Record set
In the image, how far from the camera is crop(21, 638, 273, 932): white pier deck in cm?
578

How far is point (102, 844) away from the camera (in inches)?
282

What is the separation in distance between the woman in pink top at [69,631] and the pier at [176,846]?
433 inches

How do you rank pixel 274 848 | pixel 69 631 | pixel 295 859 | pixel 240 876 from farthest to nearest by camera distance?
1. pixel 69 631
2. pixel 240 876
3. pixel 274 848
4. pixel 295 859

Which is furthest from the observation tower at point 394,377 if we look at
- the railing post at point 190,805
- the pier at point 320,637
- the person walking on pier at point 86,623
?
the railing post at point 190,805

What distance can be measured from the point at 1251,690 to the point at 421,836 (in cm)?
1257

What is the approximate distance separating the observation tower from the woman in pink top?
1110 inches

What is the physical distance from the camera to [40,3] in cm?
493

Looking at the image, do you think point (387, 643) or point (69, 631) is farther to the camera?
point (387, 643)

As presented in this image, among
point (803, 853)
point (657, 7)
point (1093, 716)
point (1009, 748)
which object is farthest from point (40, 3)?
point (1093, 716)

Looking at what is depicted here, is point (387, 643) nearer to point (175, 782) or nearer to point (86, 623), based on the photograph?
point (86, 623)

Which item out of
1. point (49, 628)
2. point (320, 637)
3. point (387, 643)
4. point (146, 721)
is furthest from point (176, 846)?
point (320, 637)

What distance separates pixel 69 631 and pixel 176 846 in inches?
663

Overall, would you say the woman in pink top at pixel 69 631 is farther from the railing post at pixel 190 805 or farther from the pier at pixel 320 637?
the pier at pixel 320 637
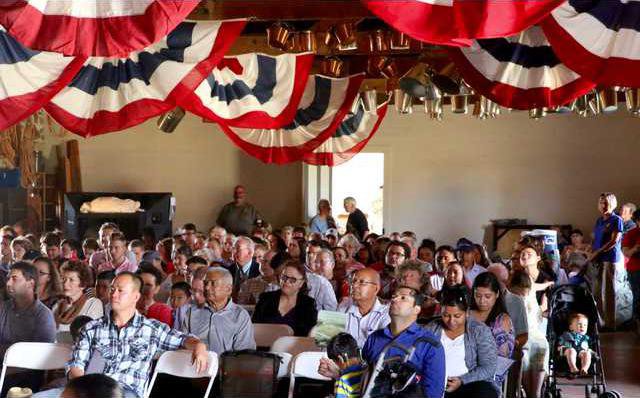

Exercise requirements
Please give every line of the listing above as a JSON list of strings, one string per line, with blank lines and pictures left out.

Full answer
[
  "In the image, how far from the camera is crop(21, 638, 273, 932): white pier deck in cm?",
  "578",
  "How far is point (102, 844) away from the camera (in inches)?",
  "282",
  "What is the separation in distance between the woman in pink top at [69,631] and the pier at [176,846]?",
  "433 inches",
  "How do you rank pixel 274 848 | pixel 69 631 | pixel 295 859 | pixel 240 876 from farthest to nearest by camera distance?",
  "1. pixel 69 631",
  "2. pixel 240 876",
  "3. pixel 274 848",
  "4. pixel 295 859",
  "Which is furthest from the observation tower at point 394,377 if we look at",
  "- the railing post at point 190,805",
  "- the pier at point 320,637",
  "- the person walking on pier at point 86,623",
  "?",
  "the railing post at point 190,805",
  "What distance can be measured from the point at 1251,690 to the point at 421,836 (in cm)?",
  "1257",
  "What is the approximate distance separating the observation tower from the woman in pink top?",
  "1110 inches",
  "What is the physical distance from the camera to [40,3] in cm?",
  "493",
  "Looking at the image, do you think point (387, 643) or point (69, 631) is farther to the camera?",
  "point (387, 643)",
  "As presented in this image, among",
  "point (803, 853)",
  "point (657, 7)",
  "point (1093, 716)",
  "point (1009, 748)",
  "which object is farthest from point (40, 3)?",
  "point (1093, 716)",
  "Looking at what is depicted here, is point (387, 643) nearer to point (175, 782) or nearer to point (86, 623), based on the photograph?",
  "point (86, 623)",
  "Which item out of",
  "1. point (49, 628)",
  "2. point (320, 637)",
  "3. point (387, 643)",
  "4. point (146, 721)",
  "is furthest from point (176, 846)?",
  "point (320, 637)",
  "What distance separates pixel 69 631 and pixel 176 846 in inches?",
  "663",
  "Overall, would you say the woman in pink top at pixel 69 631 is farther from the railing post at pixel 190 805 or farther from the pier at pixel 320 637?",
  "the pier at pixel 320 637"
]